Гора чистого серебра
Первый, «всенародно избранный» царь династии Романовых Михаил Фёдорович остро нуждался в деньгах. Отгремела Смута, давно покинули Москву шумные поляки, даже прах Лжедмитрия был ещё несколько лет назад запущен из пушки в сторону ада – на Запад, но обезлюдившие земли не могли платить прежние подати. Содержать стрельцов было не на что, торговать с заграницей – нечем. Тем любопытнее были для царя известия казаков, доносивших, что в его собственной державе, на далёких просторах Сибири, у самого Акиян-моря, водится серебро. Казачий десятник Елисей Буза обнаружил, что подвластные царю юкагиры чуть не поголовно носят серебряные украшения, и, устроив им допрос, узнал, что в землях их соседей – чукчей и эвенков – находится целая серебряная гора, с боков которой драгоценный металл свисает «соплями» (сосульками). Когда местным жителям требуются серебро, они сбивают эти сосульки стрелами. Ободренный рассказами, царь повелел казакам отыскать баснословные месторождения. Но ведь Чукотка – это почти что другая сторона планеты – куда ближе к Америке, чем к Москве. Пока привезли казаки чукчам царский указ, пока бродили с ними по сопкам, немало времени утекло. Кое-какие месторождения обнаружили, но Серебряной горы так и не увидели. Набрехали, должно быть, жители полнощных стран.
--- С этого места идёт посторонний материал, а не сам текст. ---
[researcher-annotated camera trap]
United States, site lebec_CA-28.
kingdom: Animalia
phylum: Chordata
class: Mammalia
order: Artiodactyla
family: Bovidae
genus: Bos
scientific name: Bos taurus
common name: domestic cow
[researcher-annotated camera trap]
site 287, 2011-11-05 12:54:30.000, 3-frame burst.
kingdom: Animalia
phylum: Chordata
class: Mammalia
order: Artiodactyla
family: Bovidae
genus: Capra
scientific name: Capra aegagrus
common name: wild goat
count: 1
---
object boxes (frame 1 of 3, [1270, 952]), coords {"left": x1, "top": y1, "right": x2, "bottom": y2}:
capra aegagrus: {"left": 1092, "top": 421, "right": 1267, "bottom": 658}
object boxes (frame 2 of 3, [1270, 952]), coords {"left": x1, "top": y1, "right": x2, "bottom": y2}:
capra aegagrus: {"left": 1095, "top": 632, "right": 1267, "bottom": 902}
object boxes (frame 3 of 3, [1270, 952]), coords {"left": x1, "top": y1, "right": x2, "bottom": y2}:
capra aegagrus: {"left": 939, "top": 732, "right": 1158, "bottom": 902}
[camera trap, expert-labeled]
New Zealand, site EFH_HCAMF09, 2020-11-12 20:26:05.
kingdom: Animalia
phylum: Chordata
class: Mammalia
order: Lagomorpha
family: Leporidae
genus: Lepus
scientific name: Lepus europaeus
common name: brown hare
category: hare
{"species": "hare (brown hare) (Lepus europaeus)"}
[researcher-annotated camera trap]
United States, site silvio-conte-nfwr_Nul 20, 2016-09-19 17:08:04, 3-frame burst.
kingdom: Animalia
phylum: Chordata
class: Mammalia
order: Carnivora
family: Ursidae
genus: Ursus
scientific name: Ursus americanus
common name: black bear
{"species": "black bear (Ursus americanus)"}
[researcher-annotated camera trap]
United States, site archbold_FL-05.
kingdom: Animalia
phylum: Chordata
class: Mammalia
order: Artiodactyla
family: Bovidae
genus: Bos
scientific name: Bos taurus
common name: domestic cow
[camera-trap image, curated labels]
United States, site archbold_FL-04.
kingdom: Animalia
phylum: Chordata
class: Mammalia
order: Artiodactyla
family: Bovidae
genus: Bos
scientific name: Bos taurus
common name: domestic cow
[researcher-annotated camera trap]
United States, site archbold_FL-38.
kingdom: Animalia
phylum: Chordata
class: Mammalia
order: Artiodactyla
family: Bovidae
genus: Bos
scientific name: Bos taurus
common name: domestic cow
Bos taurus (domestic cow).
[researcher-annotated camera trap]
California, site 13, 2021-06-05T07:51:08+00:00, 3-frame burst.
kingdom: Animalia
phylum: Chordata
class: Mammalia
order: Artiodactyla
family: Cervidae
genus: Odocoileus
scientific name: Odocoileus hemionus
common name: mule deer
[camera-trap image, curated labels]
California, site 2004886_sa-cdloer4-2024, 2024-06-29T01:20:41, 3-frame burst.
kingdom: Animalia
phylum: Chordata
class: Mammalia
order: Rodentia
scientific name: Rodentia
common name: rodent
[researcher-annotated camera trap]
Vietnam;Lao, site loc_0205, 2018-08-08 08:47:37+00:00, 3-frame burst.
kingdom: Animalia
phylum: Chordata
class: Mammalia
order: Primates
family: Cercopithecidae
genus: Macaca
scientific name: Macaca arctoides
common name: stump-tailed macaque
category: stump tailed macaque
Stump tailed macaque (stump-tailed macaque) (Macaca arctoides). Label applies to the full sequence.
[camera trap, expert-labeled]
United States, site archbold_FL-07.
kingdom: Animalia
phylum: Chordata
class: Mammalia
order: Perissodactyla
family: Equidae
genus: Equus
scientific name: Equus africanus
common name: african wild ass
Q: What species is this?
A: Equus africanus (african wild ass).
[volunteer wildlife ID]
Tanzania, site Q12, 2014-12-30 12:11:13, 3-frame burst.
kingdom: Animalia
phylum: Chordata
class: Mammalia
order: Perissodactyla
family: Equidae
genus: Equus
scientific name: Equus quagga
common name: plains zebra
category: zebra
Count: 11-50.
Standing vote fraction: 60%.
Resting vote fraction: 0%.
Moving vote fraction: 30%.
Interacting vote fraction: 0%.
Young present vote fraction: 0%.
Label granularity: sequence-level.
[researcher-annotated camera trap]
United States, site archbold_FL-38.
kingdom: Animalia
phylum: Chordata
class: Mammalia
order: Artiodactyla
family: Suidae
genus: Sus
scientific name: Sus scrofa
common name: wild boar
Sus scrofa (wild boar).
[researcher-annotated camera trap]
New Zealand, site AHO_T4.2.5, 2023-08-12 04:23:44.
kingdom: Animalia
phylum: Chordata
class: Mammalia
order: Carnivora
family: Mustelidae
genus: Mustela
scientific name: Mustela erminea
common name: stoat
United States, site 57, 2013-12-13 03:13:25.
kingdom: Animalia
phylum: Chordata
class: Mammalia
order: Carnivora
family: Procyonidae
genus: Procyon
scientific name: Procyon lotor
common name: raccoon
Прошли столетия, прежде чем в этой истории перестали видеть просто легенду. Шел 1930 год, и на дворе была эпоха, чем-то напоминавшая царствование первого Романова, – снова приходилось собирать страну из руин и снова разорённая казна нуждалась в природных богатствах. Пусть и в куда более прозаических – теперь на Чукотке добывали лес. Леса тут, правда, было маловато, и, чтобы найти рощицу-другую, уполномоченный Акционерного Камчатского общества, комиссар Василий Уваров без устали разъезжал по заснеженным просторам на запряжённых собаками нартах. Ещё десять лет назад Уваров, комиссар дивизии Котовского, бился с бандами Махно, а теперь, в суровом климате, среди удручающе чахлой природы, не знал, куда деть свой темперамент природного одессита. Непоседливый характер Уварова загнал его на самую Чаунскую губу, где по жёлто-коричневым берегам Северного Ледовитого океана кочевали оленеводы. Они-то и рассказали ему о находящейся в дебрях Анадырского хребта горе из чистого серебра. Уваров был очарован этим рассказом. Он не знал ещё, что Серебряная гора станет его проклятием – будет превращать его то в героя, то в посмешище.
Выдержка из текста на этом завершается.